### To do
Can you revise the listing starting at the line containing "Can you determine" and ending at the line containing "0.28 metres", swapping "intervening" for "straight-line" and keeping everything else the same?

★ ★ ★ ★ ★

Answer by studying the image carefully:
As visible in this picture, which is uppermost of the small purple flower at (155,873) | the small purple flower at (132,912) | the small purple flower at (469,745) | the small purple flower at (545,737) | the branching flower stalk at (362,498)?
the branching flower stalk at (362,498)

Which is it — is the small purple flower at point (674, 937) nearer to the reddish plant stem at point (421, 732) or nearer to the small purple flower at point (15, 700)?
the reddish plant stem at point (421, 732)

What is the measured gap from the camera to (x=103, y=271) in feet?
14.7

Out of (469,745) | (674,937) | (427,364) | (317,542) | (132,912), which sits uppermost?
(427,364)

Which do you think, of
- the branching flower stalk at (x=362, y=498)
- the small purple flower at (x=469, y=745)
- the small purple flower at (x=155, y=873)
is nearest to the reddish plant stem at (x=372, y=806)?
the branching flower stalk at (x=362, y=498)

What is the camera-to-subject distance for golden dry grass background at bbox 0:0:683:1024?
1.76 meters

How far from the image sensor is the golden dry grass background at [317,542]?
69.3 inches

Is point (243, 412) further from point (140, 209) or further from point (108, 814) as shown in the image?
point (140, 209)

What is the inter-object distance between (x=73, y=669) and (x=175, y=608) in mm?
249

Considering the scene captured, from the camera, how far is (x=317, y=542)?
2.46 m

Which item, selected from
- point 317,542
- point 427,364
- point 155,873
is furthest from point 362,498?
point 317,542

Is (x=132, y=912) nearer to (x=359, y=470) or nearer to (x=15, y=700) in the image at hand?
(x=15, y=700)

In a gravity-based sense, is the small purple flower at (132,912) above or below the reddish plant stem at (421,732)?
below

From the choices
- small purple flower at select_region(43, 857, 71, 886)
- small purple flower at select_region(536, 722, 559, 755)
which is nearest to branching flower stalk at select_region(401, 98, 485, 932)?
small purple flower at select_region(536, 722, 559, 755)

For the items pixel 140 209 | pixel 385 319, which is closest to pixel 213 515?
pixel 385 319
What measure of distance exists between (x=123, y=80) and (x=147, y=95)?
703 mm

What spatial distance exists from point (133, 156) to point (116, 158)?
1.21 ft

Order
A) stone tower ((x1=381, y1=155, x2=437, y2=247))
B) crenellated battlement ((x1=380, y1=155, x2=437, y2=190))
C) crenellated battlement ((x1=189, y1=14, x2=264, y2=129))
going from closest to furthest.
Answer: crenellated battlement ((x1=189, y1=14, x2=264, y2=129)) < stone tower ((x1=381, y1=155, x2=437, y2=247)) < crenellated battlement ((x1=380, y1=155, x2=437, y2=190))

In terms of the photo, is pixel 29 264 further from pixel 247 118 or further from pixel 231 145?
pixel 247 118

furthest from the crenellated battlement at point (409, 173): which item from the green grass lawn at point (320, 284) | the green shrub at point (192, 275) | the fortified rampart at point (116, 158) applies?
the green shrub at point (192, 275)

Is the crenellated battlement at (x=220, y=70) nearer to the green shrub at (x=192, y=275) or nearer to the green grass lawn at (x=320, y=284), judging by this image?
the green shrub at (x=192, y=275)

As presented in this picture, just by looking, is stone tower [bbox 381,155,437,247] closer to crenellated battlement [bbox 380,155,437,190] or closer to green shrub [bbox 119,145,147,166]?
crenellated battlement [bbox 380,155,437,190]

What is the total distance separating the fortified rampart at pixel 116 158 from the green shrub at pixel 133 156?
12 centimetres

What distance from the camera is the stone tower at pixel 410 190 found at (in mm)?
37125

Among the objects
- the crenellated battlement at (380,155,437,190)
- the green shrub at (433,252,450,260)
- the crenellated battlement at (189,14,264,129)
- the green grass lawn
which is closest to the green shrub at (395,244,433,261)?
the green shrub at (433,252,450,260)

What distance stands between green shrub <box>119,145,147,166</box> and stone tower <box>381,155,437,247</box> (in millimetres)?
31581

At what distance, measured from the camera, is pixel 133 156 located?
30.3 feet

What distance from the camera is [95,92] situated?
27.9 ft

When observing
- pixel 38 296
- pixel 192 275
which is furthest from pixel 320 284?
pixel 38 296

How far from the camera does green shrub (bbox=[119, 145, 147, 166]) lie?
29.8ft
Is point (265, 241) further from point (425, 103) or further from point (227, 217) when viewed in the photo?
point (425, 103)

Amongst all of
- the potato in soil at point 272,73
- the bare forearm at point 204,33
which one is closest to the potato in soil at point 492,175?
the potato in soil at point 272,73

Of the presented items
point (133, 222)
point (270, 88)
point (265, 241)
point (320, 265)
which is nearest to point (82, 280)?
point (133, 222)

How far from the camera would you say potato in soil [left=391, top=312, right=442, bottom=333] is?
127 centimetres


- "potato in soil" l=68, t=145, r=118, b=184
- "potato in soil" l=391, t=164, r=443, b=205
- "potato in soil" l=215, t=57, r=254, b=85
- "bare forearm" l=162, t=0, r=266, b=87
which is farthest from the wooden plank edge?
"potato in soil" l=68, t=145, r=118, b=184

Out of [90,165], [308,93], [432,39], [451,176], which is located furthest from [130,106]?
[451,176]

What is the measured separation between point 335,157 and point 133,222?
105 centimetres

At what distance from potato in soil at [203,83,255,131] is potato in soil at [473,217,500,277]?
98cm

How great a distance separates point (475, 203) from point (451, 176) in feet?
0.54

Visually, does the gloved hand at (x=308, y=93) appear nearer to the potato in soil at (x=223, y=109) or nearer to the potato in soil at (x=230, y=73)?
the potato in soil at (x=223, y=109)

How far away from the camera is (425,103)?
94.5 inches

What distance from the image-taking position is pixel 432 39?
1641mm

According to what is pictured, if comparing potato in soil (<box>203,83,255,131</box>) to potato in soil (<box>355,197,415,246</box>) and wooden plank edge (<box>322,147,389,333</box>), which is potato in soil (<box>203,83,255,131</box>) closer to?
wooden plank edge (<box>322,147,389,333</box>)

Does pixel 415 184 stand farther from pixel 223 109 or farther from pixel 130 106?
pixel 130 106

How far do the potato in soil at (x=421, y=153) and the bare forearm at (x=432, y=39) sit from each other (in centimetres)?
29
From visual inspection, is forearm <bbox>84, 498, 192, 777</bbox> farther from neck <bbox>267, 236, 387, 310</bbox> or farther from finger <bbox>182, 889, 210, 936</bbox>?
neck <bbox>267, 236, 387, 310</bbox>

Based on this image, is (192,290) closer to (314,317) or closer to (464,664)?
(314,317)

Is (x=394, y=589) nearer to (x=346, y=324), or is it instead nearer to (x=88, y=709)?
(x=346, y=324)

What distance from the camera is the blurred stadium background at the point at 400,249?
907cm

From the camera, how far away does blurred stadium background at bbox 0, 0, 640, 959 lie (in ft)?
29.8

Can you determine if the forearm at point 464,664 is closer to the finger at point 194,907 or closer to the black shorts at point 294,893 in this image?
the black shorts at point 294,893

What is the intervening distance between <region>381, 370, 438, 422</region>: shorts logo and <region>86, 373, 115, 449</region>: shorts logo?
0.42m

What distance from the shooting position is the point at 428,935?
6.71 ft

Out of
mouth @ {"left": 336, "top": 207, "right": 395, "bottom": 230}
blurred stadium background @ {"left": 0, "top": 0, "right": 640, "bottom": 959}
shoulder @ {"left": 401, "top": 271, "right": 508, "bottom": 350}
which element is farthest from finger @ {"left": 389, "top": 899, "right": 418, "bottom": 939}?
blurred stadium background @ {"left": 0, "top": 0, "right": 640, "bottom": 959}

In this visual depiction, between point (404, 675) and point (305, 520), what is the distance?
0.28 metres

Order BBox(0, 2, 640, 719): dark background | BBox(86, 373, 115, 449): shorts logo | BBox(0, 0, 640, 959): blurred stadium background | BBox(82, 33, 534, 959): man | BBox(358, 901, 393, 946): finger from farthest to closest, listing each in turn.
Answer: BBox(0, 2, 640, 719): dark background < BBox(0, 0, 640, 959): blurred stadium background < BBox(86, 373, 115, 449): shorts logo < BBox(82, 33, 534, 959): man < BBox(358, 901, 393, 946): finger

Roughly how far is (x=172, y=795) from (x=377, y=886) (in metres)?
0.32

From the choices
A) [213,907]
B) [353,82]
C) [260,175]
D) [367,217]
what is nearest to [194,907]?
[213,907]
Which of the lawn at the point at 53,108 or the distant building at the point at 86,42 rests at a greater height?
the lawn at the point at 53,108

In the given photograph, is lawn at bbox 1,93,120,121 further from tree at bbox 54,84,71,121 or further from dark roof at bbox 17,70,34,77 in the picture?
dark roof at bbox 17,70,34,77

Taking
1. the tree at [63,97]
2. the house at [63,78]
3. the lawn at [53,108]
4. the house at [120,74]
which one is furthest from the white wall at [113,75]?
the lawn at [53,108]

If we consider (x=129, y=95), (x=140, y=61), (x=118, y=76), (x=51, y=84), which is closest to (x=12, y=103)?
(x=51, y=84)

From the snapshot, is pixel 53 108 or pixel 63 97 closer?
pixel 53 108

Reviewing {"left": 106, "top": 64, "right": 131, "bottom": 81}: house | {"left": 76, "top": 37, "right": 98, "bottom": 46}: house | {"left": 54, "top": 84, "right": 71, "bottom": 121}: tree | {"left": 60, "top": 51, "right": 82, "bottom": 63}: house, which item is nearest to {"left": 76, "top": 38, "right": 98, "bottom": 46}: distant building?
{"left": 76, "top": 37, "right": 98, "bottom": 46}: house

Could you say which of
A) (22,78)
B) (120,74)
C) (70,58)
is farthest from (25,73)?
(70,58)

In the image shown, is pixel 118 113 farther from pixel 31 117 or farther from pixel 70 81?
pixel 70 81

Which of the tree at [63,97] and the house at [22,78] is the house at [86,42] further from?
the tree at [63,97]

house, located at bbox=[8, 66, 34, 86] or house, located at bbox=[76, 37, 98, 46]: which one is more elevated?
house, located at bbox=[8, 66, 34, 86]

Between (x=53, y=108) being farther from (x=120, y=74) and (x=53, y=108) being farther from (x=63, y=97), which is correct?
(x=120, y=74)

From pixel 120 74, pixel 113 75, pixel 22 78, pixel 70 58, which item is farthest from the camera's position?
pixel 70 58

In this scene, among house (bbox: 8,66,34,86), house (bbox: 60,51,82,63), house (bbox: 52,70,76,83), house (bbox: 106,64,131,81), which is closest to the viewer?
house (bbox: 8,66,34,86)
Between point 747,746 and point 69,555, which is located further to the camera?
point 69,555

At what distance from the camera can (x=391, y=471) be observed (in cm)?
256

★ ★ ★ ★ ★

### Reply
Can you determine if the forearm at point 464,664 is closer to the finger at point 194,907 or closer to the black shorts at point 294,893 in this image?
the black shorts at point 294,893

What is the straight-line distance between <region>381, 370, 438, 422</region>: shorts logo and <region>86, 373, 115, 449</region>: shorts logo?
0.42m

What distance from the shooting position is the point at 428,935?
6.71 ft

Out of
mouth @ {"left": 336, "top": 207, "right": 395, "bottom": 230}
blurred stadium background @ {"left": 0, "top": 0, "right": 640, "bottom": 959}
shoulder @ {"left": 401, "top": 271, "right": 508, "bottom": 350}
which element is farthest from finger @ {"left": 389, "top": 899, "right": 418, "bottom": 939}?
blurred stadium background @ {"left": 0, "top": 0, "right": 640, "bottom": 959}

In this visual depiction, between point (404, 675) and point (305, 520), what is the distance?
0.28 metres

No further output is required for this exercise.